PyGhidra - Get Data Referenced in a Code Unit
Tested with Ghidra 12.0.3
Introduction
Let’s look at the following disassembly:
1
140001529 LEA RAX,[opcode_table]; opcode_table is at 0x140005080
I want to retrieve the data at 0x140005080 because I want to do Python things on them. in order to do so, I also need the length of these data. Here it is 0xB00 bytes; I won’t explain how I get this length for it is of no importance for the purpose of this post. Just recall that we need to known in advance the length of the data to retrieve.
Keywords to dig in the doc:
ReferenceCodeUnitMemoryBlock
The code shown below also use jpype.JByte() to create an output buffer; it is required to use the method getBytes(). There may be other ways, I don’t really know; here I’m using what I saw in one of the example script (./ghidra_12.0.3_PUBLIC/Ghidra/Features/PyGhidra/ghidra_scripts/PyGhidraBasics.py).
Code
1
2
3
4
5
6
7
8
9
10
11
12
13
14
15
16
17
18
19
20
21
22
23
24
25
26
27
28
29
30
31
32
33
34
35
36
37
38
39
40
41
42
43
44
45
46
47
48
49
50
51
52
53
54
55
56
57
58
59
60
61
62
63
64
65
66
67
68
69
70
71
72
73
# Get data referenced in a code unit
#@author silma
#@category _MyScripts
#@keybinding
#@menupath
#@toolbar
"""
Target asm block:
14000151c 55 PUSH RBP
14000151d 48 89 e5 MOV RBP,RSP
140001520 48 83 ec 10 SUB RSP,0x10
140001524 89 c8 MOV EAX,ECX
140001526 88 45 10 MOV byte ptr [RBP + inByte],AL
140001529 48 8d 05 50 3b 00 00 LEA RAX,[opcode_table] ; <-- here
target insn address: 0x140001529
target bytes: 48 8d 05 50 3b 00 00
target instruction: LEA RAX,[0x140005080]
"""
# Set those variable according to your needs
TARGET_ADDRESS = 0x140001529
ENTRY_COUNT = 88
ENTRY_SIZE = 0x20
TARGET_DATA_LEN = ENTRY_COUNT * ENTRY_SIZE
import binascii
import jpype
from ghidra.program.model.listing import CodeUnit
from ghidra.program.model.symbol import Reference
def get_data_from_ref(ref: Reference) -> bytes:
"""
adapted from PyGhidraBasics.py
"""
byte_array = jpype.JByte[TARGET_DATA_LEN] # <java class 'byte[]'>
dest = ref.getToAddress() # Address
block_name = currentProgram.memory.getBlock(dest).getName() # str
block = currentProgram.memory.getBlock(block_name) # MemoryBlock
count = block.getBytes(dest, byte_array) # int
return bytes(byte_array)
def get_target_code_unit(a: int) -> CodeUnit:
# Create an 'Address' object
target_addr = address_factory.getDefaultAddressSpace().getAddress(a)

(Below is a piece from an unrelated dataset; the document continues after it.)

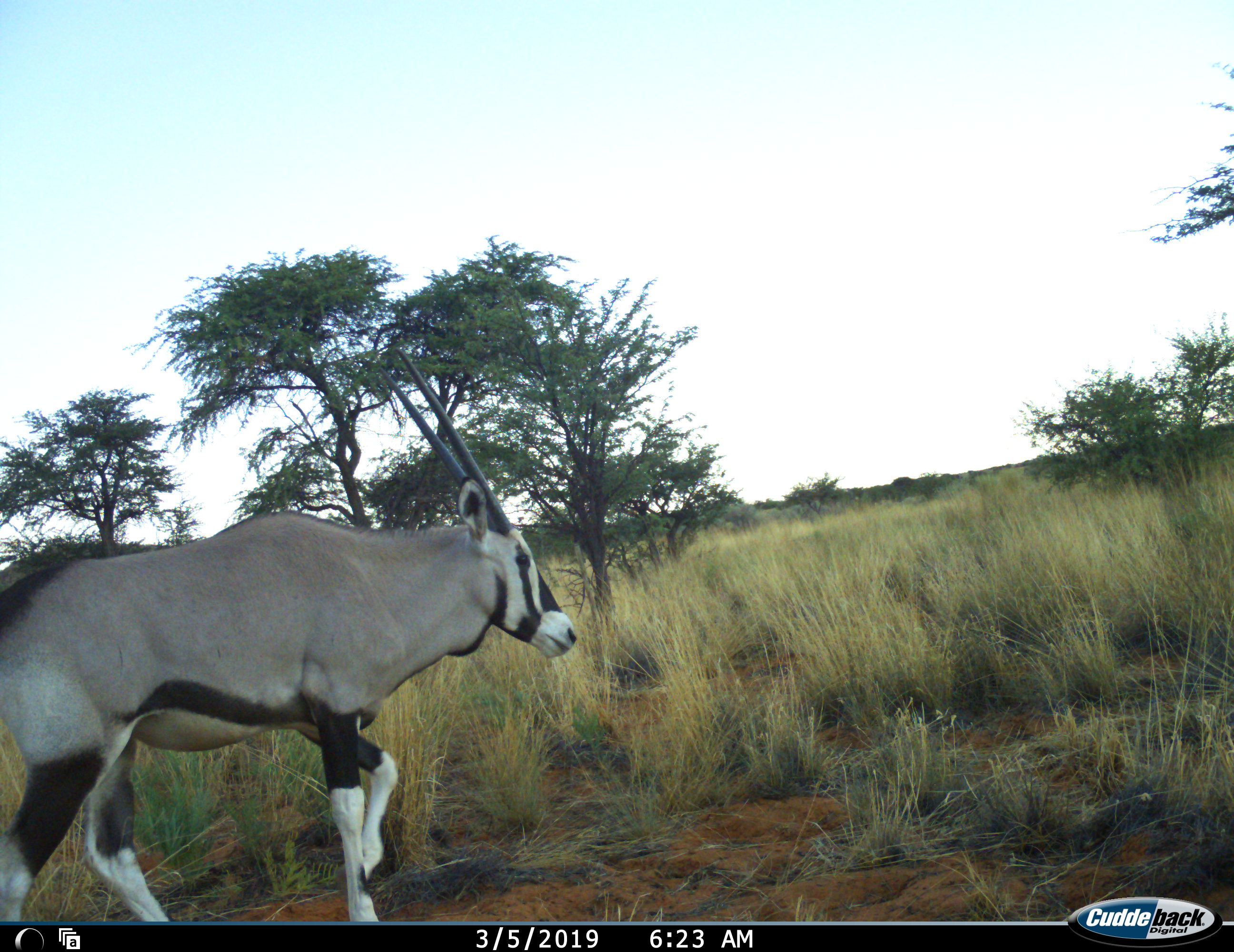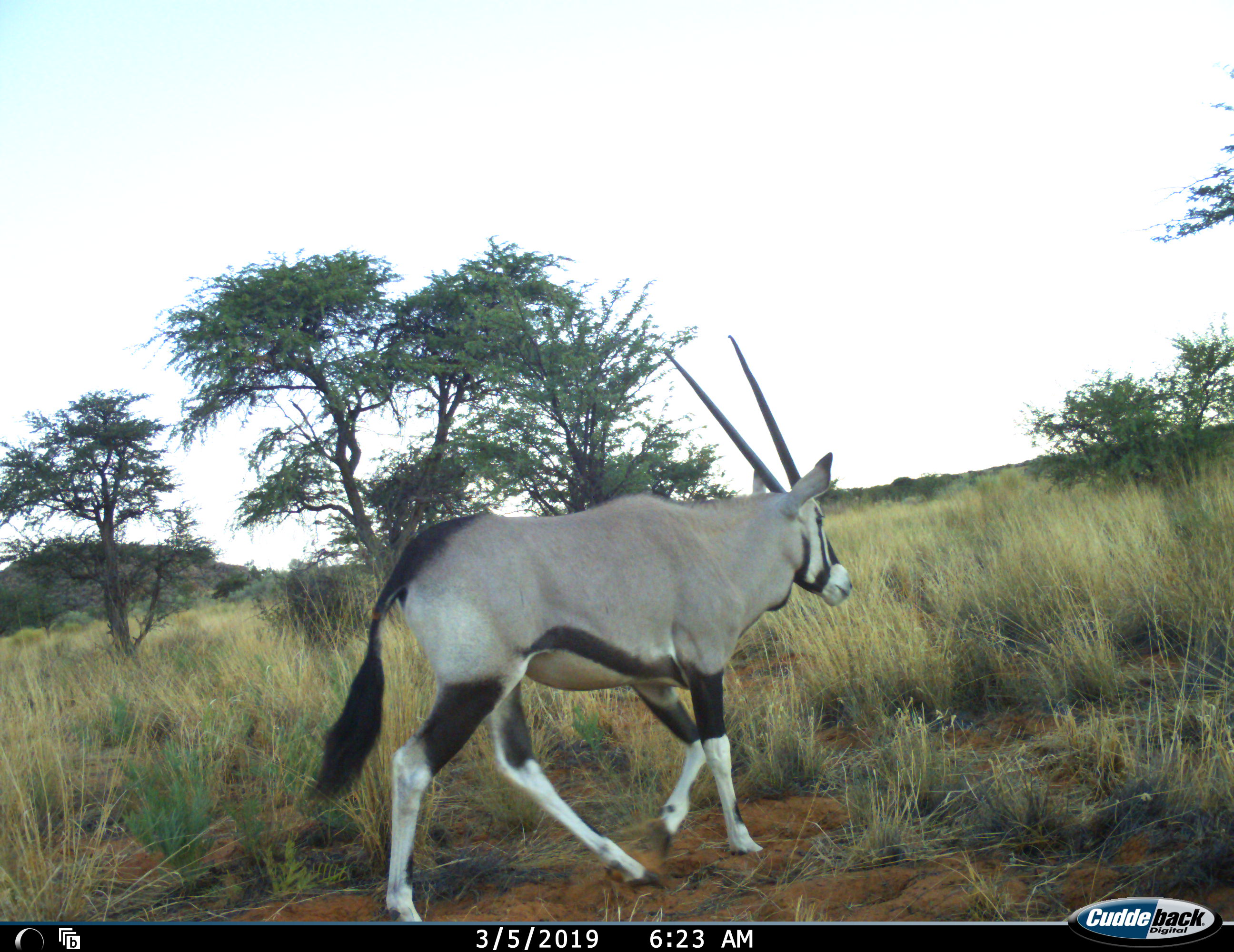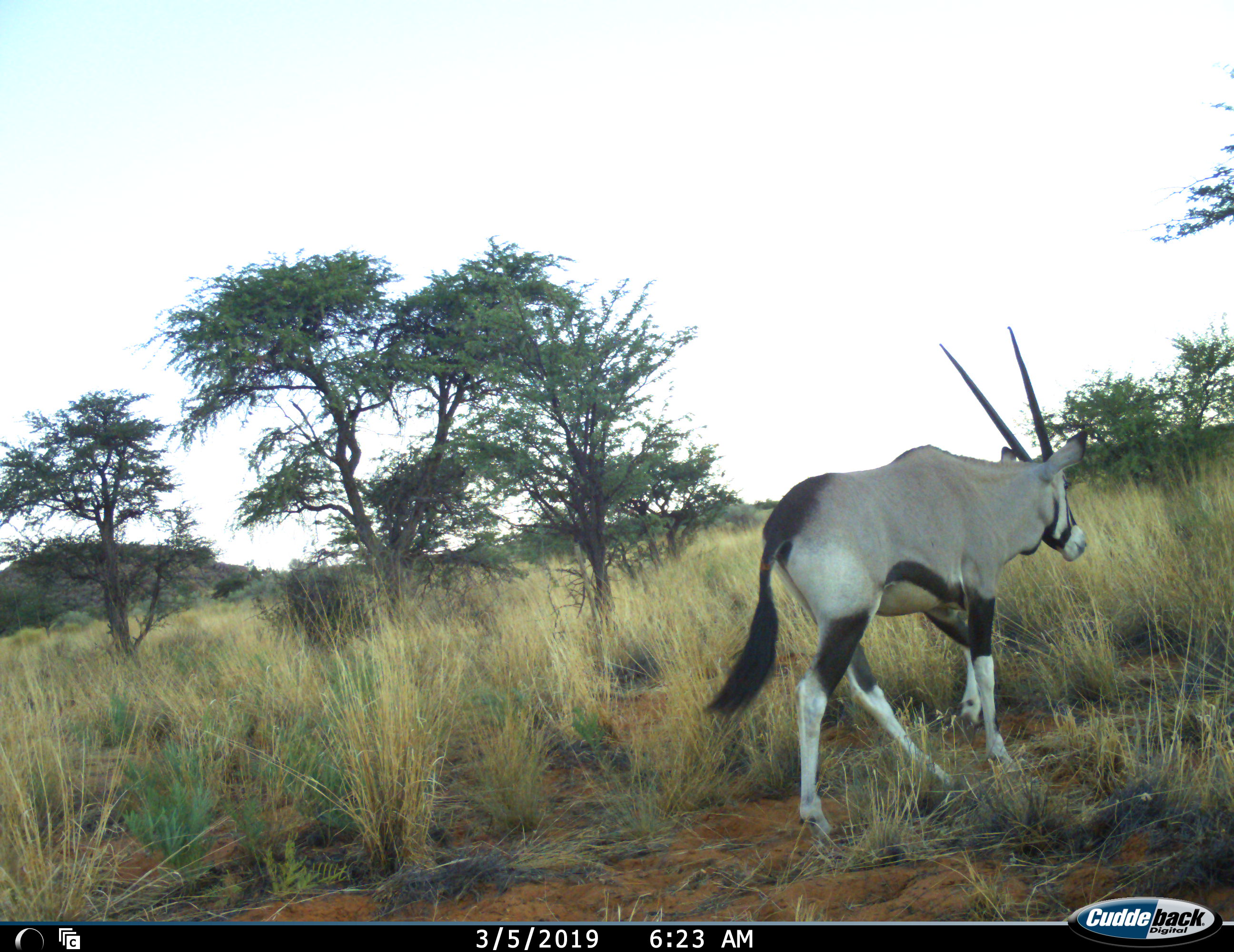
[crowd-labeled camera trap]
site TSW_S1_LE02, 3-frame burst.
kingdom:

target_cu = listing.getCodeUnitContaining(target_addr)
assert(target_cu.getAddress() == target_addr)
target_func = f_mgr.getFunctionContaining(target_addr) # Function
print(f"target code unit '{target_cu}' found in function '{target_func}'")
return target_cu
address_factory = currentProgram.getAddressFactory()

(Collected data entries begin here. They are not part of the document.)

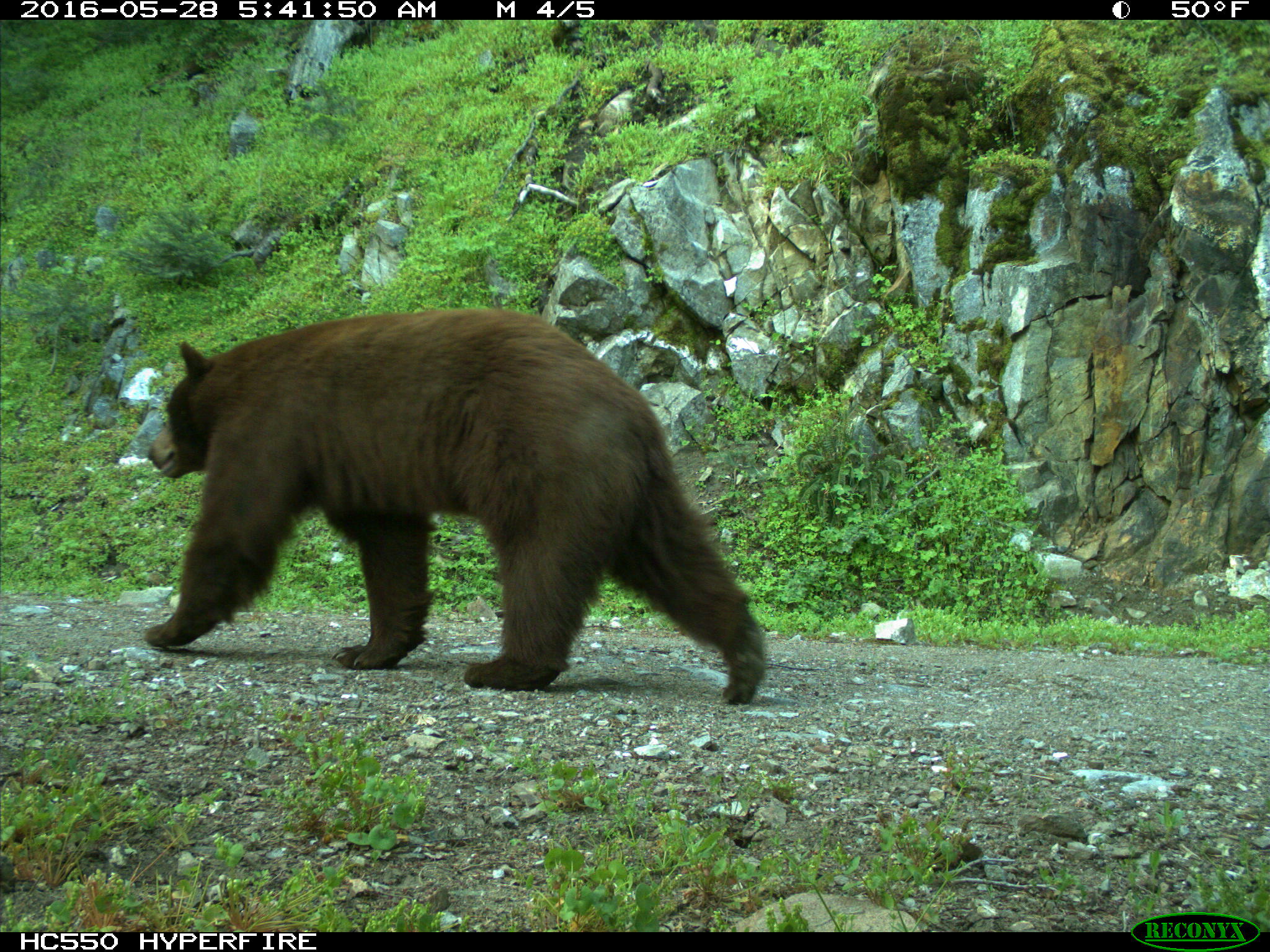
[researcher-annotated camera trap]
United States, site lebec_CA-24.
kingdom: Animalia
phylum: Chordata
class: Mammalia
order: Carnivora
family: Ursidae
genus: Ursus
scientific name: Ursus americanus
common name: american black bear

listing = currentProgram.getListing()
f_mgr = currentProgram.getFunctionManager()
target_cu = get_target_code_unit(TARGET_ADDRESS)

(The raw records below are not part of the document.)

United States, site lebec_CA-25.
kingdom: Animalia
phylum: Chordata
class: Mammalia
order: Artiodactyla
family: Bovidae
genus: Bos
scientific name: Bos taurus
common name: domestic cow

# https://github.com/NationalSecurityAgency/ghidra/discussions/3655
# Either cu.getPrimaryReference(i) || cu.getAddress(i), where i is operand index.
# Here, instruction is 'LEA RAX,[0x140005080]':
# operand[0] is RAX
# operand[1] is the reference we want
# And if cu.getAddress() is called with no parameter, we get 'TARGET_ADDRESS'.
ref = target_cu.getPrimaryReference(1)
data = get_data_from_ref(ref)
print(data)
EOF
This post is licensed under CC BY 4.0 by the author.